--- START ---

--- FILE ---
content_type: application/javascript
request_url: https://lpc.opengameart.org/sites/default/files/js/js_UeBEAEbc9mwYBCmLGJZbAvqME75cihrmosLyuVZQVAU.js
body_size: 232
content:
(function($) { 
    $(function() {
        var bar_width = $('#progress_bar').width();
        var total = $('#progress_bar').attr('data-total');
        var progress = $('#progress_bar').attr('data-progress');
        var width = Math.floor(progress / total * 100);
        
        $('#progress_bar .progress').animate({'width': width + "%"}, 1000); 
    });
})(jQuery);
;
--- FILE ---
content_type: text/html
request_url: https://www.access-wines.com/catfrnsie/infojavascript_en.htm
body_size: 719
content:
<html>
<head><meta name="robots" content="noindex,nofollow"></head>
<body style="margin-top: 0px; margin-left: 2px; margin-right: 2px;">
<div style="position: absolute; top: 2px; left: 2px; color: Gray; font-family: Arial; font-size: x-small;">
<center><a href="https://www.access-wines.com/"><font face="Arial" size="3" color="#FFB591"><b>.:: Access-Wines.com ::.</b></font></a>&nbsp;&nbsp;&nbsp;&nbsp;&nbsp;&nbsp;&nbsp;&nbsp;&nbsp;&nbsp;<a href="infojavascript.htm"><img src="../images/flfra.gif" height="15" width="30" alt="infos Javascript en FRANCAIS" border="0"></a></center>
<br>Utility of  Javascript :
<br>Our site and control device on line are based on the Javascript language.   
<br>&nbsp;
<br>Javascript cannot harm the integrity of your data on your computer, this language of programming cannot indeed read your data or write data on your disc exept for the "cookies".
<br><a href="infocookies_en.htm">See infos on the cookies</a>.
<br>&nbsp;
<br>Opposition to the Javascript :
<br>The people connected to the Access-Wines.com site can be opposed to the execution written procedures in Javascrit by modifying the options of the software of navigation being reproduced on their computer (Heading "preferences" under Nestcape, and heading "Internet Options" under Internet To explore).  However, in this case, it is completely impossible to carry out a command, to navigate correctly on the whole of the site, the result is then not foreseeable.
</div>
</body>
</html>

--- END ---

Problem to work on - The reply should hold only the lines from the beginning of the listing to the line with "absolute; top: 2px;", both ends included, unchanged.

Finished task -
--- FILE ---
content_type: application/javascript
request_url: https://lpc.opengameart.org/sites/default/files/js/js_UeBEAEbc9mwYBCmLGJZbAvqME75cihrmosLyuVZQVAU.js
body_size: 232
content:
(function($) { 
    $(function() {
        var bar_width = $('#progress_bar').width();
        var total = $('#progress_bar').attr('data-total');
        var progress = $('#progress_bar').attr('data-progress');
        var width = Math.floor(progress / total * 100);
        
        $('#progress_bar .progress').animate({'width': width + "%"}, 1000); 
    });
})(jQuery);
;
--- FILE ---
content_type: text/html
request_url: https://www.access-wines.com/catfrnsie/infojavascript_en.htm
body_size: 719
content:
<html>
<head><meta name="robots" content="noindex,nofollow"></head>
<body style="margin-top: 0px; margin-left: 2px; margin-right: 2px;">
<div style="position: absolute; top: 2px; left: 2px; color: Gray; font-family: Arial; font-size: x-small;">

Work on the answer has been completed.